==== Supplied records ====

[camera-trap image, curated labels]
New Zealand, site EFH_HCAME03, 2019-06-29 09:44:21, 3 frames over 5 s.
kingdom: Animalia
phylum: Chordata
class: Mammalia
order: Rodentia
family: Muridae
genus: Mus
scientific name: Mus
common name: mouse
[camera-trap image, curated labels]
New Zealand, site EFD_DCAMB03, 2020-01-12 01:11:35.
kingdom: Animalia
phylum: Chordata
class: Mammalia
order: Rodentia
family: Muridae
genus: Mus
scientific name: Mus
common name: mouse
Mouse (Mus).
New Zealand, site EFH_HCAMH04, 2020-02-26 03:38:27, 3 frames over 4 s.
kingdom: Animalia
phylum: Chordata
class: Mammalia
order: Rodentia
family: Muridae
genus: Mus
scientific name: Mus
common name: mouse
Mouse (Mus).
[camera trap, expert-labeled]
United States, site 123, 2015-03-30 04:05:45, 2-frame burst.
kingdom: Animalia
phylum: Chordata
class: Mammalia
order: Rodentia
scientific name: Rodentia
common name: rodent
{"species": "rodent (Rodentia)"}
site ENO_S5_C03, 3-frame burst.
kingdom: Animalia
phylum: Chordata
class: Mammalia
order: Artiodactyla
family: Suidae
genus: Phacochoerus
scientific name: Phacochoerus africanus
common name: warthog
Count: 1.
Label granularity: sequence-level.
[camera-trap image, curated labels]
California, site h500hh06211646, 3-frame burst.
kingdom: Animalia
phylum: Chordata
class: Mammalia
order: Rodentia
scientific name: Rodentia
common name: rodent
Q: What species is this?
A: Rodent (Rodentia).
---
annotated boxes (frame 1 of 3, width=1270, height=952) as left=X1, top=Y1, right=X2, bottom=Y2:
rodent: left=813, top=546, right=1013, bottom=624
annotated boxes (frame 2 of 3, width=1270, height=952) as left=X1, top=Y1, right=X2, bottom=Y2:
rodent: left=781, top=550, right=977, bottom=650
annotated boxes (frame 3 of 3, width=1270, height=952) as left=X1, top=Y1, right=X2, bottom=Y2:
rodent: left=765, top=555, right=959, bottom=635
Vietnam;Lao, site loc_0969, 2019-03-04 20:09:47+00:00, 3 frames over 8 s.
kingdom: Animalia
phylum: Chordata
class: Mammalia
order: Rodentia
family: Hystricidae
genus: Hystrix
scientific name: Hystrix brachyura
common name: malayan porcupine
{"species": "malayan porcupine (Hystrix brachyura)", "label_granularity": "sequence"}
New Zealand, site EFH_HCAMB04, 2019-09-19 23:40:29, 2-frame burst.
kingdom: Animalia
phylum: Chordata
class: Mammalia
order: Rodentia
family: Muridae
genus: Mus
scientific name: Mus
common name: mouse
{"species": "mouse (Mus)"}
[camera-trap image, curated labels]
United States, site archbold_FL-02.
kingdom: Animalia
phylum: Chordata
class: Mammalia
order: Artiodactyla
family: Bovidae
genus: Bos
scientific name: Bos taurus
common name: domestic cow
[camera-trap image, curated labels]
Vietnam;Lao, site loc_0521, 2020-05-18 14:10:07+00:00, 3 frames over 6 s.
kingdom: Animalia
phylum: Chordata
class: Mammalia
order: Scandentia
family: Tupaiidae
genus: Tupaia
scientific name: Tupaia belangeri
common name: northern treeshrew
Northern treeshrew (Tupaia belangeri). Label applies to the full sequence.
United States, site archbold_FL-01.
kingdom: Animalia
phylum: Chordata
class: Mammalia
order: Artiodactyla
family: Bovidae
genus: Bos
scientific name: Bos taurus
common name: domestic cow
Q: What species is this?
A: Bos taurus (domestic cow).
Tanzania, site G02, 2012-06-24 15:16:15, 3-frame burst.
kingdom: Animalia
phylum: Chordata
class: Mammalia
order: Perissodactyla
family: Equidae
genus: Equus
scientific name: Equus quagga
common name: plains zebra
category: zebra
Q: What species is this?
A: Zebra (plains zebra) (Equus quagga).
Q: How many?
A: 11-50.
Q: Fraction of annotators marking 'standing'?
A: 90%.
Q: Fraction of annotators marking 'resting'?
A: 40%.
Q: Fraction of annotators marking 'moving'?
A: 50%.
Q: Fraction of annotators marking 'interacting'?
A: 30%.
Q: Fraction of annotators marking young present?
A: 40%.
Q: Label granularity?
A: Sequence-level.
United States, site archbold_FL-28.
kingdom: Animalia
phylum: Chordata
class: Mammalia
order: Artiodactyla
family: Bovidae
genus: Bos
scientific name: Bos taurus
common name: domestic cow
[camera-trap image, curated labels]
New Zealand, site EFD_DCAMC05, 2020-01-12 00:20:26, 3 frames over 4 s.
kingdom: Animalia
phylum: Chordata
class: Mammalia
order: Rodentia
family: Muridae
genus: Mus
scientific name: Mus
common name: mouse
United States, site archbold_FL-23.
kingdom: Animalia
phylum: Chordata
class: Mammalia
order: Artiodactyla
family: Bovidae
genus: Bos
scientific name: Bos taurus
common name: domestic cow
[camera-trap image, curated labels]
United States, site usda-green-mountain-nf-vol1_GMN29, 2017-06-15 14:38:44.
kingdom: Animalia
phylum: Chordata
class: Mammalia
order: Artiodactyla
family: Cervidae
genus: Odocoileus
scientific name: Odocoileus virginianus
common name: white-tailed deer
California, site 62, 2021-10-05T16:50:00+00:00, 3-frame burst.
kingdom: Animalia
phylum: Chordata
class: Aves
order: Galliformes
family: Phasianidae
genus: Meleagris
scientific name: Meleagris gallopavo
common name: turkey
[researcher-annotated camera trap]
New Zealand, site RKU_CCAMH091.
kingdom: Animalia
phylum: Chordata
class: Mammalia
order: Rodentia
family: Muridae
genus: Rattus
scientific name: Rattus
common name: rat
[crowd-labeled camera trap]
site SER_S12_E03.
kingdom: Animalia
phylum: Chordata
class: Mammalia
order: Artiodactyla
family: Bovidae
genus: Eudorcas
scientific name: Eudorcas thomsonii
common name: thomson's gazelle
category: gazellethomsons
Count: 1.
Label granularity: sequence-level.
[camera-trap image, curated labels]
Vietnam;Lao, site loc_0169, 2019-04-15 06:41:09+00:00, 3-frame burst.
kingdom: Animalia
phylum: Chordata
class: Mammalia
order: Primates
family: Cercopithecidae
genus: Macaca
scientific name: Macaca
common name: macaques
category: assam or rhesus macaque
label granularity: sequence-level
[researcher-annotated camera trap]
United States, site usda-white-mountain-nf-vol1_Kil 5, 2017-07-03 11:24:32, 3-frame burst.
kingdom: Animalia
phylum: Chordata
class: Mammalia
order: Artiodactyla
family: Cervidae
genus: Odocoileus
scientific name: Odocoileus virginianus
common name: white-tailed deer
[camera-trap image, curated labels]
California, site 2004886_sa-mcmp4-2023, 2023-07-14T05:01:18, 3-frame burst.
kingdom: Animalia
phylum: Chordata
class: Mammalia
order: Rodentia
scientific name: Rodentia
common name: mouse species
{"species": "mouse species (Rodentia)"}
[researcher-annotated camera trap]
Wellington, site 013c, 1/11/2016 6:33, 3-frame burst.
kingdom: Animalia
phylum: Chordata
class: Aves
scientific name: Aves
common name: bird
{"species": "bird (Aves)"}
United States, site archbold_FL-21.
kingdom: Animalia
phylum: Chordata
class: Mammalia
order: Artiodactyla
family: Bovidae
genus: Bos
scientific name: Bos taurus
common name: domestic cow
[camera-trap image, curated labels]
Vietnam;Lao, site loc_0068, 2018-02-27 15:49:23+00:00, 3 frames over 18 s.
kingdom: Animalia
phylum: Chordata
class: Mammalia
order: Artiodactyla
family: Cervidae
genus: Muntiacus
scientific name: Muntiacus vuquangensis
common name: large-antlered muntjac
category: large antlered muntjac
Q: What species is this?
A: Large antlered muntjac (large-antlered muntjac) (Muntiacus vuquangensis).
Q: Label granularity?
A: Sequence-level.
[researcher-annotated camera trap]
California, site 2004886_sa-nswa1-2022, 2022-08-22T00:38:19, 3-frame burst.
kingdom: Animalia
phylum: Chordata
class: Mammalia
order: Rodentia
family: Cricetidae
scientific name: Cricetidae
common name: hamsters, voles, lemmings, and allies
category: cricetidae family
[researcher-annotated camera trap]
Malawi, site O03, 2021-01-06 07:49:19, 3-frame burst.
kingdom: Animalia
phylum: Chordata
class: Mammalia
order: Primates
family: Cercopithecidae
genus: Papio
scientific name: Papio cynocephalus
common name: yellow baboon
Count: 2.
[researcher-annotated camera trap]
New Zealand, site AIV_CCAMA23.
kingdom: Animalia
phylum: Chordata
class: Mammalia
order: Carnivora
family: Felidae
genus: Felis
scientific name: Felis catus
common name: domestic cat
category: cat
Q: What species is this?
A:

====

- Work order: Check the records above and copy each line that has the string "States".

- Written solution:
United States, site 123, 2015-03-30 04:05:45, 2-frame burst.
United States, site archbold_FL-02.
United States, site archbold_FL-01.
United States, site archbold_FL-28.
United States, site archbold_FL-23.
United States, site usda-green-mountain-nf-vol1_GMN29, 2017-06-15 14:38:44.
United States, site usda-white-mountain-nf-vol1_Kil 5, 2017-07-03 11:24:32, 3-frame burst.
United States, site archbold_FL-21.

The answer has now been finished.